#### Source data:

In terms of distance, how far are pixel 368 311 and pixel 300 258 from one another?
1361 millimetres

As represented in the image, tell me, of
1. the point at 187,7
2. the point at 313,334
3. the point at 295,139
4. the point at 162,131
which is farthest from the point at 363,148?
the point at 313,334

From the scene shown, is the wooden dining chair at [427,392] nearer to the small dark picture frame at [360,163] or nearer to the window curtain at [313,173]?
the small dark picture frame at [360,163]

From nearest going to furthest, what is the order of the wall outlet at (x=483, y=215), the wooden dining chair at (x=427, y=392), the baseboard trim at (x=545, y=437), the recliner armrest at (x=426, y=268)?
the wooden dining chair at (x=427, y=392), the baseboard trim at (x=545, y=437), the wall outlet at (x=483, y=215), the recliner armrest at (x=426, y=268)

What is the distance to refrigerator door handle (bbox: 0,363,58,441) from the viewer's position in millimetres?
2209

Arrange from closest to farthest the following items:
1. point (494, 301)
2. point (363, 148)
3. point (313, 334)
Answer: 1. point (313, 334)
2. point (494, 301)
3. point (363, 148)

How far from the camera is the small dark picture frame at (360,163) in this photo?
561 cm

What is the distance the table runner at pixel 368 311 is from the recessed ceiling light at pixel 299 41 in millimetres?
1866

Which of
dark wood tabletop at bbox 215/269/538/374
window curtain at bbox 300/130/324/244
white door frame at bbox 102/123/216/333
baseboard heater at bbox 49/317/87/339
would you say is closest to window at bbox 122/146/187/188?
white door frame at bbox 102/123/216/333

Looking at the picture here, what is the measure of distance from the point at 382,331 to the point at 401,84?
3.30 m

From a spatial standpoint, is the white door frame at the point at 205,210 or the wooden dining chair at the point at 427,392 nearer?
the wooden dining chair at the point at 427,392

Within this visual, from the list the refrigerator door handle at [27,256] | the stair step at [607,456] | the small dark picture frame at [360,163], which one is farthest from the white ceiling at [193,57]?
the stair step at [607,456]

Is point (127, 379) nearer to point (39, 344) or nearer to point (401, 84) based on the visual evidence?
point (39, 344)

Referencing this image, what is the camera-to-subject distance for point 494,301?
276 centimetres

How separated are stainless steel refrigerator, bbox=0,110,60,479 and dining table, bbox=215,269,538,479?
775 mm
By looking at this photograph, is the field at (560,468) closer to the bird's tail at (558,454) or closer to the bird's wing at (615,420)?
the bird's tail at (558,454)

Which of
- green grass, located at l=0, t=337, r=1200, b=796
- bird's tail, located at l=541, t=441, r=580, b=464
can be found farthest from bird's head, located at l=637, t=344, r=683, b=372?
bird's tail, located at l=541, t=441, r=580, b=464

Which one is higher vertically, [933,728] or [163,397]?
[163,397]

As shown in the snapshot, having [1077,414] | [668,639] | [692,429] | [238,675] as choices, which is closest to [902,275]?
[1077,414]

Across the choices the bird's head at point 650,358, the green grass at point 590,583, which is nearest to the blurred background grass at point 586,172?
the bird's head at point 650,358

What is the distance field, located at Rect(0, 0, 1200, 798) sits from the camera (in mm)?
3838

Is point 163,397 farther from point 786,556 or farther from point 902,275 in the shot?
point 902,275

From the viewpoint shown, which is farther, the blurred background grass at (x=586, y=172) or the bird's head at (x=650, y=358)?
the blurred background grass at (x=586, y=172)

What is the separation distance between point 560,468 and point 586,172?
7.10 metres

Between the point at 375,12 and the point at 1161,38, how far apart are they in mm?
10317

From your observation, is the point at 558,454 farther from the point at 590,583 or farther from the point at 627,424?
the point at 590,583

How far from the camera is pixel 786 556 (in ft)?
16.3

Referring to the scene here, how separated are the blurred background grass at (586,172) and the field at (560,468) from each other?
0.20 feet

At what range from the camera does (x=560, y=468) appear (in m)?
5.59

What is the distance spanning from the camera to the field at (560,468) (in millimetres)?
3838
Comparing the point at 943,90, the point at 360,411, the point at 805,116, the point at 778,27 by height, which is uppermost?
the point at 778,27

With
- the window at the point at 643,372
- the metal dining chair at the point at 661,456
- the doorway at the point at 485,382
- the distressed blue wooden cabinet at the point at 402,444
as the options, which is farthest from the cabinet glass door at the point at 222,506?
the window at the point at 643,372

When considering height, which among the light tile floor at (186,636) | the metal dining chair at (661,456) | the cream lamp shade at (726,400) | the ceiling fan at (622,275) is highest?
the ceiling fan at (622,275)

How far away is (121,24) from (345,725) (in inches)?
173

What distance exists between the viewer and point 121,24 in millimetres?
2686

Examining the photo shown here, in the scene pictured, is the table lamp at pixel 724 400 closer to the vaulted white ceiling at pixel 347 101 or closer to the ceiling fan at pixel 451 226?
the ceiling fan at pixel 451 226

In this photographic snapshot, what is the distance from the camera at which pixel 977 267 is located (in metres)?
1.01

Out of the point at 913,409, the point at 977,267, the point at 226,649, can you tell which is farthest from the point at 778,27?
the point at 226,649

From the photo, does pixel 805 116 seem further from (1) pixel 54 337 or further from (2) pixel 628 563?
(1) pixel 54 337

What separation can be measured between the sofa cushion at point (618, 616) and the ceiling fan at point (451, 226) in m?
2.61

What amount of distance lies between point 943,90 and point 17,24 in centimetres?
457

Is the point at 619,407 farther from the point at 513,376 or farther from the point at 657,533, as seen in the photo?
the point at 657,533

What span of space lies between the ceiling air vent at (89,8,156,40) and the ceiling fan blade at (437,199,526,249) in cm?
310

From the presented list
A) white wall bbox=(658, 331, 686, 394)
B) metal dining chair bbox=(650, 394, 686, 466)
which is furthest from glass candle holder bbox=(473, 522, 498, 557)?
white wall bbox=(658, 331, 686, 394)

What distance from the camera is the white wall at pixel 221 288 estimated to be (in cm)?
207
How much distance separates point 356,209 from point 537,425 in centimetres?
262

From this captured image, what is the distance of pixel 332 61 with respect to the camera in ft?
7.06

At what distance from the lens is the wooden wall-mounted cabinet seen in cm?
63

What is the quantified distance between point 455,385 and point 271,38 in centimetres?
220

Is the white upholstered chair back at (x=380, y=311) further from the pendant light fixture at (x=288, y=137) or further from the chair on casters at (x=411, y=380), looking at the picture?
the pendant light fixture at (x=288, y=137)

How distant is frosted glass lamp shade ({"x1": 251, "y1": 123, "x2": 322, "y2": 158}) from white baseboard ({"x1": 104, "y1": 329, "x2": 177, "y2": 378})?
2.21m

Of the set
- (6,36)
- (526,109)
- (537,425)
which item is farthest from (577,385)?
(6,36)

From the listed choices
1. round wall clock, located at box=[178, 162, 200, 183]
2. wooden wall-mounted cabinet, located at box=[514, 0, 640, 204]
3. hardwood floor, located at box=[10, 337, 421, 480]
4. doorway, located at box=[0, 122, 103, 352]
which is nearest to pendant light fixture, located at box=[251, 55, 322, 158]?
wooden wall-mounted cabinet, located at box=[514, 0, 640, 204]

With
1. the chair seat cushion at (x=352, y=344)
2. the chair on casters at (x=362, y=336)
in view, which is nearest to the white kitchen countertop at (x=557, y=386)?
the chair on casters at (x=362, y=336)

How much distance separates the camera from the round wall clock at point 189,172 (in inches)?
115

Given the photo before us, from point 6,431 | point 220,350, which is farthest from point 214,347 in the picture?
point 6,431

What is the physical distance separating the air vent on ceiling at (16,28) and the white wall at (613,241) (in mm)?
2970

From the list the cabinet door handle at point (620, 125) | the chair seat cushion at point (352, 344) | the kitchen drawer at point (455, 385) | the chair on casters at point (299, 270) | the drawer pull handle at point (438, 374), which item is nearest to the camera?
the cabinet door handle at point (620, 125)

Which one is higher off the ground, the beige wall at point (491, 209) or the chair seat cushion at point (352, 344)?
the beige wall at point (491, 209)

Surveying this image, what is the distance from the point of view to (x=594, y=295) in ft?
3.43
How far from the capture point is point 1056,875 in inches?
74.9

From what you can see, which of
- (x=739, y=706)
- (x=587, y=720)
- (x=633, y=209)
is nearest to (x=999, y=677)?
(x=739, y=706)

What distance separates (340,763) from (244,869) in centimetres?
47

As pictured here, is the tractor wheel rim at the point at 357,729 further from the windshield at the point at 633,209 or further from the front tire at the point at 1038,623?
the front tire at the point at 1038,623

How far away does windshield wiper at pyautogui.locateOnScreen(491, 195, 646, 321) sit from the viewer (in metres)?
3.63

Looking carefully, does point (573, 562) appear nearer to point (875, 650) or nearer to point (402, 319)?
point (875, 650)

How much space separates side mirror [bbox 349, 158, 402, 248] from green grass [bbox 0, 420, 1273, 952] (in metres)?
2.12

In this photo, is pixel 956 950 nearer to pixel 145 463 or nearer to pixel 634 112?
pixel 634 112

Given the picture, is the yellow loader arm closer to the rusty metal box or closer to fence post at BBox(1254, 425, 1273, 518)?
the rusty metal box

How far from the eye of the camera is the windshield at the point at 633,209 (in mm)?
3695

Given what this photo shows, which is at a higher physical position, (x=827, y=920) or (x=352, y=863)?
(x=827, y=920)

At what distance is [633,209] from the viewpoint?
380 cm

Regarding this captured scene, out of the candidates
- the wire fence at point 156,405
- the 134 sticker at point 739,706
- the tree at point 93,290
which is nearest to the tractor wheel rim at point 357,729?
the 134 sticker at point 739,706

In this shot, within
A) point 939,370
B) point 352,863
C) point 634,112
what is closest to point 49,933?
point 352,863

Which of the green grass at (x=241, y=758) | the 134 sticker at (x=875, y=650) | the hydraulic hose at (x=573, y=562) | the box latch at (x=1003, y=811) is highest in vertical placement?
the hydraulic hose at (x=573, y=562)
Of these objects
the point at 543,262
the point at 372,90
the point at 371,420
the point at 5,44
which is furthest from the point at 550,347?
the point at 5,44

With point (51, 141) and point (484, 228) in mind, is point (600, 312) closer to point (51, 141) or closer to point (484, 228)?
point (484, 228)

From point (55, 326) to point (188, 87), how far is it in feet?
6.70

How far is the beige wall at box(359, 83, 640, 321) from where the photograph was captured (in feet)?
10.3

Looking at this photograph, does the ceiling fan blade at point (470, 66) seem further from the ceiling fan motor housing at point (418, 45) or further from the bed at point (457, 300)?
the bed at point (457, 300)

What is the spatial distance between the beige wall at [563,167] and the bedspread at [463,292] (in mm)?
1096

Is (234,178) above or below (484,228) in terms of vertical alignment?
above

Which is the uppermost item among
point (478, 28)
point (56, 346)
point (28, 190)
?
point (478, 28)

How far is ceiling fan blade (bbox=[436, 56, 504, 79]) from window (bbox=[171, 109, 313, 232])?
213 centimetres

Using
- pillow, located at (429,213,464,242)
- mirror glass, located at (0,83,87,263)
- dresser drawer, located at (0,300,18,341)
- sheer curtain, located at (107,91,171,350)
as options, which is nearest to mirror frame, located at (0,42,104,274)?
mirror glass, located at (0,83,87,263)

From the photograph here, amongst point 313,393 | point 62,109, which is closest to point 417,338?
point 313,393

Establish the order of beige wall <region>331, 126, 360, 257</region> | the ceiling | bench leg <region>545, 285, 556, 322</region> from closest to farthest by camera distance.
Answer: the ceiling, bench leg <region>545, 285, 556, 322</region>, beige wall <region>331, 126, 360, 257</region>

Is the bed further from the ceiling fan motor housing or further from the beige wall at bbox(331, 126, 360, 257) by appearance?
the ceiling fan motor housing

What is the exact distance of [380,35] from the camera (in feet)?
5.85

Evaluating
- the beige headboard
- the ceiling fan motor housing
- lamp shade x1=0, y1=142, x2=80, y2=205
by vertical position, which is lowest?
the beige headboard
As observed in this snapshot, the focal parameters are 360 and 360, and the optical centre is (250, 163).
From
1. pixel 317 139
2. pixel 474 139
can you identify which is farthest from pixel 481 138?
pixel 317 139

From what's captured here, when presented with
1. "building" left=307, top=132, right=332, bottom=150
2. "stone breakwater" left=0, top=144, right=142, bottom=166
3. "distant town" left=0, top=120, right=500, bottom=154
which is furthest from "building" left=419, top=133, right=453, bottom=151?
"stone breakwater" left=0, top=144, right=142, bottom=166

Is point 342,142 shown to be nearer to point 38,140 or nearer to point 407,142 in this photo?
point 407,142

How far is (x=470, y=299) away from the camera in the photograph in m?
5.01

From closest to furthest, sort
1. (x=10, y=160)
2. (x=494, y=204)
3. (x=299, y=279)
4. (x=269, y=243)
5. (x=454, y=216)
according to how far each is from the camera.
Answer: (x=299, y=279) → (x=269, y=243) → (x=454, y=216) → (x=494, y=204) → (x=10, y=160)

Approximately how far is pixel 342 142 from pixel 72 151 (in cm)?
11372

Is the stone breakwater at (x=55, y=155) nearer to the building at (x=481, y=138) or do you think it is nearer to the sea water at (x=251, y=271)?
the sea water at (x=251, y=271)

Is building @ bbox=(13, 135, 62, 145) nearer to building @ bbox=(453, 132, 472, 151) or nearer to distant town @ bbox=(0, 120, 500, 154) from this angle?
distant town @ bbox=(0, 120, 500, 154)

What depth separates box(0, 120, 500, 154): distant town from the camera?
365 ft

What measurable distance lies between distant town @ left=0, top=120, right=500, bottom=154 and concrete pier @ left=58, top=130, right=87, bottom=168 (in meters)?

#### Set task:
Quote exactly and only the lines from the one holding "Is point 342,142" through the end of the data.

#### Output of the task:
Is point 342,142 shown to be nearer to point 38,140 or nearer to point 407,142 in this photo?
point 407,142

How far is (x=470, y=299) away from the camera in the photograph in m?
5.01

From closest to furthest, sort
1. (x=10, y=160)
2. (x=494, y=204)
3. (x=299, y=279)
4. (x=269, y=243)
5. (x=454, y=216)
according to how far each is from the camera.
Answer: (x=299, y=279) → (x=269, y=243) → (x=454, y=216) → (x=494, y=204) → (x=10, y=160)

Approximately how far is pixel 342 142 from pixel 72 151 (in cm)?
11372

Is the stone breakwater at (x=55, y=155) nearer to the building at (x=481, y=138) or do you think it is nearer to the sea water at (x=251, y=271)?
the sea water at (x=251, y=271)

Is building @ bbox=(13, 135, 62, 145) nearer to building @ bbox=(453, 132, 472, 151) or nearer to distant town @ bbox=(0, 120, 500, 154) from this angle?
distant town @ bbox=(0, 120, 500, 154)

What depth separates box(0, 120, 500, 154): distant town from the camera?
365 ft

What measurable distance lies between distant town @ left=0, top=120, right=500, bottom=154 and concrete pier @ left=58, top=130, right=87, bottom=168 (in meters)?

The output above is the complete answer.